* SOAL LATIHAN A
Menurut teks tentang panitia pengadaan Pasar Besar Kota Madiun, siapa yang dulu menjadi ketua panitia pengadaan periode 2009-2012?
* SOAL LATIHAN B
Sambunglah teks tentang panitia pengadaan Pasar Besar Kota Madiun, dimulai tepat setelah kalimat terakhirnya.

Mereka antara lain, Kepala Pelaksana BPBD Suwarno yang dulu sebagai sekretaris panitia pengadaan Pasar Besar Kota Madiun periode 2009-2012, Kabid Tata Kota Dinas Pekerjaan Umum (DPU) Effendi yang dulu sebagai Kabid Cipta Karya DPU, Kasi Sarpras Dikbudpora Kusnadi yang dulu sebagai anggota panitia pengadaan Pasar Besar Kota Madiun periode 2009-2012.
Kemudian, Kasubbag Penyusunan Program Kegiatan dari Bagian Administrasi dan Pembangunan Budi Agung Wicaksono yang dulu sebagai anggota panitia pengadaan Pasar Besar Kota Madiun periode 2009-2012, Kasi Pengawasan Pembangunan Bidang Tata Kota DPU yang dulu sebagai anggota panitia pengadaan Pasar Besar Kota Madiun periode 2009-2012.
Serta, Purwanto Anggoro Rahayu alias Ipung yang dulu merupakan ketua panitia pengadaan Pasar Besar Kota Madiun periode 2009-2012 serta Ketua DPU Kota Madiun yang sekarang Agus Siswanta.

(Catatan pertanyaan berbasis adegan)
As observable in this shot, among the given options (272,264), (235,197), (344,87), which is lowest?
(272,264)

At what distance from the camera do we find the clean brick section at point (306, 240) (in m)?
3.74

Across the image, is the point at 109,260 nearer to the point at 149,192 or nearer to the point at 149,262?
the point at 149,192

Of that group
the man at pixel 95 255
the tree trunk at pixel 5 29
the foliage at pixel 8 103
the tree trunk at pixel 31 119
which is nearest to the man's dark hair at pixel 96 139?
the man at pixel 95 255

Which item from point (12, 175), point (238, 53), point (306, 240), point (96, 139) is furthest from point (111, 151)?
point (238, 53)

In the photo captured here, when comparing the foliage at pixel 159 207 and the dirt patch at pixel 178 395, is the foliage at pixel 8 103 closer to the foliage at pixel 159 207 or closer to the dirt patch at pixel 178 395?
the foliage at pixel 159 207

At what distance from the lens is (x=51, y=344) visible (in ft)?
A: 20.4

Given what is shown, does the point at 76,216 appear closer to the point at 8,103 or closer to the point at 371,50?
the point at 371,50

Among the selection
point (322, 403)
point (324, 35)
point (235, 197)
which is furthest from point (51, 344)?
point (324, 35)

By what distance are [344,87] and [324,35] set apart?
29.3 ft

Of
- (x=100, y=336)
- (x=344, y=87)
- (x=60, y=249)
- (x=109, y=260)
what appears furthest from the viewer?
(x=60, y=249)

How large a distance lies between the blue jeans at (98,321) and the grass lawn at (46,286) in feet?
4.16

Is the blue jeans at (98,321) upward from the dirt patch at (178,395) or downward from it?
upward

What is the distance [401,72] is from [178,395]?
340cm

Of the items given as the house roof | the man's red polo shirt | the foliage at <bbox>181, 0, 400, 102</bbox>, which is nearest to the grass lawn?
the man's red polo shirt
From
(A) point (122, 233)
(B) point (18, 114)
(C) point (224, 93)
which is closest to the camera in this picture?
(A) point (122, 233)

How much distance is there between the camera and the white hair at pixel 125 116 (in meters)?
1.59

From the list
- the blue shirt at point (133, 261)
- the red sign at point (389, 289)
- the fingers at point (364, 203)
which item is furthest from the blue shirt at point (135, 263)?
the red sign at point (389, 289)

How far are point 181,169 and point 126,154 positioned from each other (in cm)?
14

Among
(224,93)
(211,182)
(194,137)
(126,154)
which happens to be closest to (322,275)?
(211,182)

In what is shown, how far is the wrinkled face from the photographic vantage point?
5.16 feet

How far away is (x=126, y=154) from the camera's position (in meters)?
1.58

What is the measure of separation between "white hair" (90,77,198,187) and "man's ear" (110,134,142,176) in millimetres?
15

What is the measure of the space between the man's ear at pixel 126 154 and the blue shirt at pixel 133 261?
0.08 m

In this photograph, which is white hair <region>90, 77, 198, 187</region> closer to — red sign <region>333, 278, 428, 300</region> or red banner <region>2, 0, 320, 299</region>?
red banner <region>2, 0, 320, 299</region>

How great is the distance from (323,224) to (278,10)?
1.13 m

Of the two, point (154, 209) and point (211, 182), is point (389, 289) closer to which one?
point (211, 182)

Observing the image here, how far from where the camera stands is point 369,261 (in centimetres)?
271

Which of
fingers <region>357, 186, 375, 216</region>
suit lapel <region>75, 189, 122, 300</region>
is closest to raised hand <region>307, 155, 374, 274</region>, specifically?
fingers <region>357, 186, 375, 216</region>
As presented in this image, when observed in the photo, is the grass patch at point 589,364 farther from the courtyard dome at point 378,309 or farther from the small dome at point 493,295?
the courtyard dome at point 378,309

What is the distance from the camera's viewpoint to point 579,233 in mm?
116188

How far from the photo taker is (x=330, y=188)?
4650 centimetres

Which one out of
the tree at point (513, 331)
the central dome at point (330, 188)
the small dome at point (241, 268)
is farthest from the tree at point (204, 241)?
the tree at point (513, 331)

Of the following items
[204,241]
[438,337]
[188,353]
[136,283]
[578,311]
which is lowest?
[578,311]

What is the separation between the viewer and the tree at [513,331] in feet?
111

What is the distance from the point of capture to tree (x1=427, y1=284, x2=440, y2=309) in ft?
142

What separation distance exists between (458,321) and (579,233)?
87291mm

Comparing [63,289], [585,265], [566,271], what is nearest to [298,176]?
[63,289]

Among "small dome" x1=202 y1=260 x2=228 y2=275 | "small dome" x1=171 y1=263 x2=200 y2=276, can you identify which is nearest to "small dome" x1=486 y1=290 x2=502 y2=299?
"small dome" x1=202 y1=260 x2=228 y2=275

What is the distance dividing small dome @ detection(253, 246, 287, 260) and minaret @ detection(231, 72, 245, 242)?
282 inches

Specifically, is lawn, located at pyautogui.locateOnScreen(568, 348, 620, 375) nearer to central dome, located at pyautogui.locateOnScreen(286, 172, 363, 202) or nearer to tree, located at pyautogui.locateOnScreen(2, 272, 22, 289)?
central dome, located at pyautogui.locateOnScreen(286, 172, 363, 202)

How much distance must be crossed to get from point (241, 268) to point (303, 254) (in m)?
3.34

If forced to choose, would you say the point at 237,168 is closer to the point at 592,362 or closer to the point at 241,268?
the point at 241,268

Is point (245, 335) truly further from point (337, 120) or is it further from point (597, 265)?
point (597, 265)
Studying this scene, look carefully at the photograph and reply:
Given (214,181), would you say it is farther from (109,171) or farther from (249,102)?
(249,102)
==
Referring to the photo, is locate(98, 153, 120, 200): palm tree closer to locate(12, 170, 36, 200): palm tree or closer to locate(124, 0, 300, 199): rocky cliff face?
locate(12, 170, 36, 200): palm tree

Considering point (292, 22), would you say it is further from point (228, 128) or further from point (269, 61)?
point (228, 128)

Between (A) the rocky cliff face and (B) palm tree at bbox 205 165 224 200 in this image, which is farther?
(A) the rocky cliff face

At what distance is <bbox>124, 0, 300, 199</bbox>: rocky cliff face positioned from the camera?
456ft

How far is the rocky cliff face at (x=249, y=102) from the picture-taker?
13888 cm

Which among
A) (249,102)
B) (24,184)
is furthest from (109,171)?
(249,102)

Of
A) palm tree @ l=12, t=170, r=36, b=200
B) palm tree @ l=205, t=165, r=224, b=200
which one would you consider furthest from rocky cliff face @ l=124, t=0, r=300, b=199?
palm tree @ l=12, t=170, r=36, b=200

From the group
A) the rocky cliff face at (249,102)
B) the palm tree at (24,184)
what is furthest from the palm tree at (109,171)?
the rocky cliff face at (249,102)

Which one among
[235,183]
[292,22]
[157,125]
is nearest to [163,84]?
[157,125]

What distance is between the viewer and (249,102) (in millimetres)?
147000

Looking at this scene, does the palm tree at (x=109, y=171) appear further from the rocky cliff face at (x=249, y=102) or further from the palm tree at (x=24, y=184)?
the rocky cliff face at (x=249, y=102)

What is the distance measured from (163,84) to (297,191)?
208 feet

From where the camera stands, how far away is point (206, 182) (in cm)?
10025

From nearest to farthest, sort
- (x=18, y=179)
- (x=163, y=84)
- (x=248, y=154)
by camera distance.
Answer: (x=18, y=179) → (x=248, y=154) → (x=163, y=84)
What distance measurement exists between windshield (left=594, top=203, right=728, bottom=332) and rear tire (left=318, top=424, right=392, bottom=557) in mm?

* JAWABAN YANG DIHARAPKAN A
Purwanto Anggoro Rahayu alias Ipung.

* JAWABAN YANG DIHARAPKAN B
Dari sekian pejabat dan mantan pejabat yang memenuhi panggilan KPK, hanya Ipung yang telah menjalani pemeriksaan dua kali. Pertama diperiksa pada Agustus tahun 2015 di Mapolres Madiun Kota dan kedua kemarin pada 21 Oktober 2016 di Mako Brimob Madiun. Kesemuanya masih dalam kapasitas sebagai saksi.
Ipung selaku ketua panitia pengadaan sekaligus mantan Ketua DPU Kota Madiun tersebut memilih bungkam saat dimintai keterangan oleh wartawan di sela jam istrihat pemeriksaan. Ia mengaku lupa berapa pertanyaan yang dilontarkan tim penyidik KPK kepadanya.
"Pokoknya ada banyak pertanyaan, saya sudah lupa," ucap Ipung irit kata, sambil berlalu.
Hal yang sama diungkapkan oleh Kepala DPU Kota Madiun Agus Siswanta. Ia juga enggan berkomentar dengan alasan bukan kapasitasnya.
"Saya tidak diperiksa. Saya hanya dimintai keterangan saja karena yang diperiksa itu kebanyakan dari dinas saya. Tadi dipanggil tiba-tiba karena ada berkas yang kurang," kilah Agus.
Ia terlihat agak santai lantaran saat proyek itu dilidik, pihaknya belum menjabat sebagai kepala DPU. Saat itu ia mengaku masih bertugas sebagai Sekretaris Bappeda Kota Madiun.
Menurut informasi yang ada di lapangan, KPK akan melakukan pemanggilan lagi terhadap sejumlah pejabat lainnya pada Rabu tanggal 26 Oktober 2016.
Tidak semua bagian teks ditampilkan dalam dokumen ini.